**CONSEGNA 1:**
Ricopi senza alcuna modifica le voci riportate più sotto, partendo dalla riga che contiene "search: mouses" e arrivando all'ultima voce, entrambe comprese. Ometta le immagini dalla risposta.

────────────────────────────────────────

Massima redatta a cura del Ce.R.D.E.F.

 

Testo:

RILEVATO CHE:

1. oggetto del contendere sono quattro dinieghi di rimborso I.M.U. relativi agli anni 2012/2013/2014/2015 richiesti dall'Università degli Studi di Padova in relazione ad altrettanti immobili (1. Residenza "(------)"; 2. Mensa "(-----)"; 3. Residenza "(------)"; 4. Complesso "(------)", ospitante la biblioteca circolante) concessi in comodato d'uso gratuito all'Azienda Regionale per il Diritto allo Studio Universitario (da ora E.S.U.) sulla base di due convenzioni del 28 ottobre 2004 e 23 aprile 2014;

2. con l'impugnata sentenza la Commissione regionale del Veneto respingeva l'appello del Comune di Padova contro la sentenza n. 364/2/2018 della Commissione tributaria provinciale di Padova, assumendo - per quanto ora occupa in relazione ai motivi di impugnazione - che:

- "L'utilizzo non commerciale di detti immobili - anche senza il pur utile apporto della consulenza tecnica di parte prodotta in primo grado (le cui conclusioni favorevoli alle tesi dell'Università e dell'ESU, non sono state validamente contrastate dal Comune) - è comprovato dalla stessa legge regionale istitutiva dell'Agenzia regionale per il diritto allo studio, la quale esplicitamente cita la legge nazionale L. n. 390 del 1981 "Legge sul diritto agli studi universitari", finalizzata all'attuazione degli artt. 3 e 34 Cost., e non prevede lo svolgimento principale di attività aventi scopo di lucro bensì contributi pubblici finalizzati" (v. pagine nn. 4 e 5 della sentenza impugnata);

- "ESU è un ente non commerciale funzionalmente strumentale dell'università che in forza di apposite convenzioni (...) favorisce il diritto allo studio universitario di quella fascia di studenti meno abbienti" (v. pagina n. 5 della sentenza impugnata);

- acclarata la natura non commerciale dell'ESU, la Commissione ha ritenuto avente funzione chiarificatrice la Risoluzione del MEF n. 4/D del 4 marzo 2013, secondo cui "(...) nella particolare ipotesi in cui l'immobile posseduto da un ente non commerciale venga concesso in comodato ad altro ente non commerciale per lo svolgimento di una delle attività meritevoli di cui al D.Lgs. n. 504 del 1992, art. 7, comma 1, lett. i) possa trovare applicazione l'esenzione in oggetto"" (v. pagina n. 6 della sentenza impugnata);

- l'esercizio delle attività di cui al D.Lgs. 30 dicembre 1992, n. 504, art. 7, comma 1, lett. i), "da parte dell'ESU deve essere considerato come svolto direttamente dall'Università, la quale solo per ragioni economiche - godimento di contributi regionali - e pratiche le demanda ad un ente terzo che risulta - vedasi anche i controlli sugli organi operativi di questo (L.R. n. 8 del 1998, artt. 4, 7 ed 8) - in stretta connessione strumentale" (v. pagina n. 6 della sentenza impugnata);

3. con ricorso notificato, in data 3/4/7 febbraio 2020, ai controricorrenti in epigrafe indicati, il Comune di Padova proponeva ricorso per cassazione avverso la suindicata pronuncia, formulando tre motivi di censura, successivamente illustrati con la memoria di cui all'art. 380-bis. 1. c.p.c., depositata il 22 maggio 2023;

4. l'Università degli Studi di Padova e l'E.S.U. resistevano con controricorsi rispettivamente notificati l'8 maggio 2020 ed il 19 maggio 2020, anch'essi successivamente depositando le memorie di cui all'art. 380-bis. 1. c.p.c., depositate il 26 maggio 2023.

────────────────────────────────────────

**CONSEGNA 2:**
Riporti di nuovo il passo dell'estratto della pronuncia che parte da "4. l'Università degli" e termina con "26 maggio 2023.", sostituendo "controricorsi" con "atti di resistenza".

────────────────────────────────────────

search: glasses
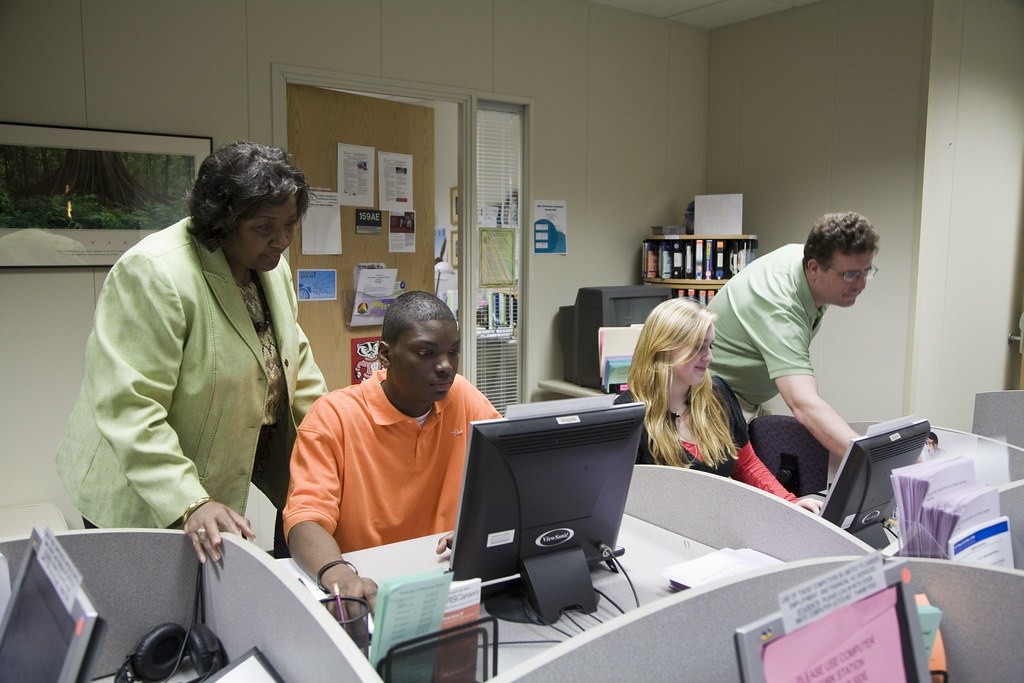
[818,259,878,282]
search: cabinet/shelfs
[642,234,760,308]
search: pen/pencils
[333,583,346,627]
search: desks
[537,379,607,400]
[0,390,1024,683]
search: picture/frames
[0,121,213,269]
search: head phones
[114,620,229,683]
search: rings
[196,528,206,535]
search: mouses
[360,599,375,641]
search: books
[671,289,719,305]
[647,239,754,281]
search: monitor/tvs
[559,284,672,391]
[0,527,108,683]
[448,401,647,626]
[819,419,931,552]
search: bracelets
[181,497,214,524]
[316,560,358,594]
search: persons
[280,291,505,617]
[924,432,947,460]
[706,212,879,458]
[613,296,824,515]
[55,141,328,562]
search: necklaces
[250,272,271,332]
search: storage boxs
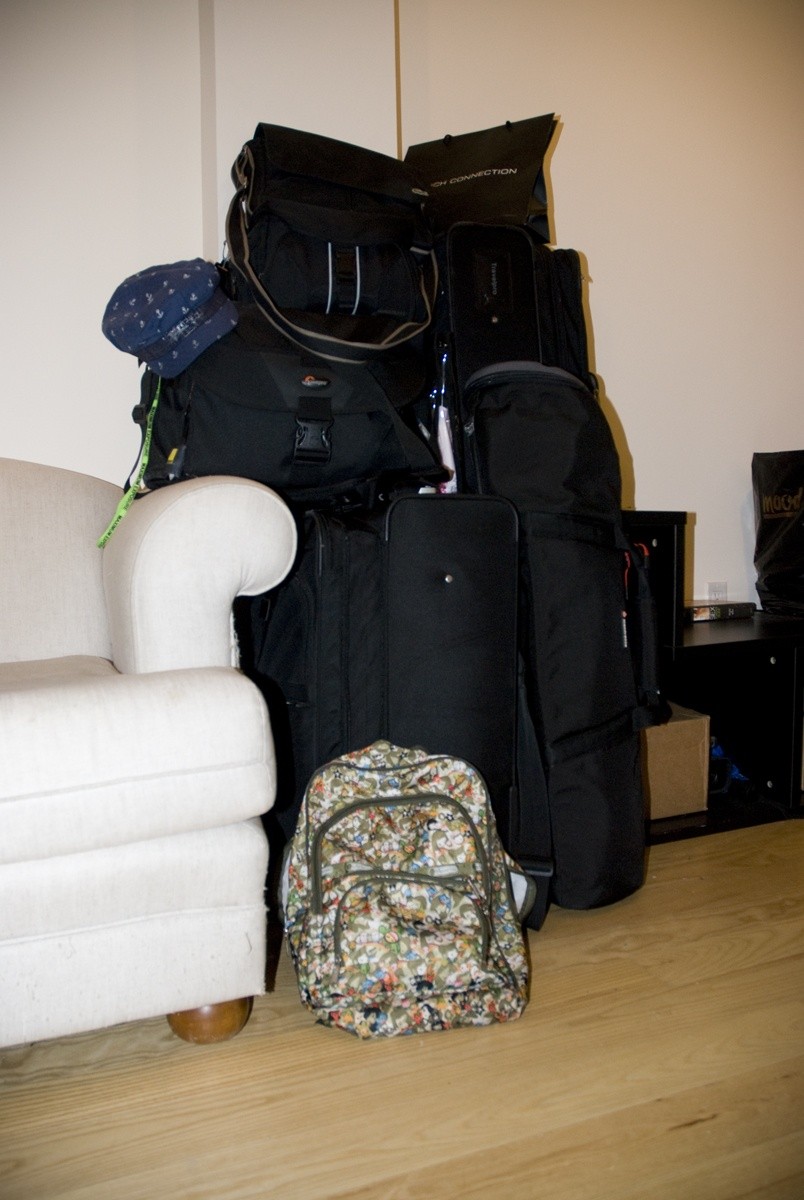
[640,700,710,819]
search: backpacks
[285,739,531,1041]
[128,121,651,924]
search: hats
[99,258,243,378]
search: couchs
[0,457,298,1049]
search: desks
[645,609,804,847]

────────────────────────────────────────

**RISPOSTA DEFINITIVA 1:**
search: mouses
[360,599,375,641]
search: books
[671,289,719,305]
[647,239,754,281]
search: monitor/tvs
[559,284,672,391]
[0,527,108,683]
[448,401,647,626]
[819,419,931,552]
search: bracelets
[181,497,214,524]
[316,560,358,594]
search: persons
[280,291,505,617]
[924,432,947,460]
[706,212,879,458]
[613,296,824,515]
[55,141,328,562]
search: necklaces
[250,272,271,332]
search: storage boxs
[640,700,710,819]
search: backpacks
[285,739,531,1041]
[128,121,651,924]
search: hats
[99,258,243,378]
search: couchs
[0,457,298,1049]
search: desks
[645,609,804,847]

**RISPOSTA DEFINITIVA 2:**
4. l'Università degli Studi di Padova e l'E.S.U. resistevano con atti di resistenza rispettivamente notificati l'8 maggio 2020 ed il 19 maggio 2020, anch'essi successivamente depositando le memorie di cui all'art. 380-bis. 1. c.p.c., depositate il 26 maggio 2023.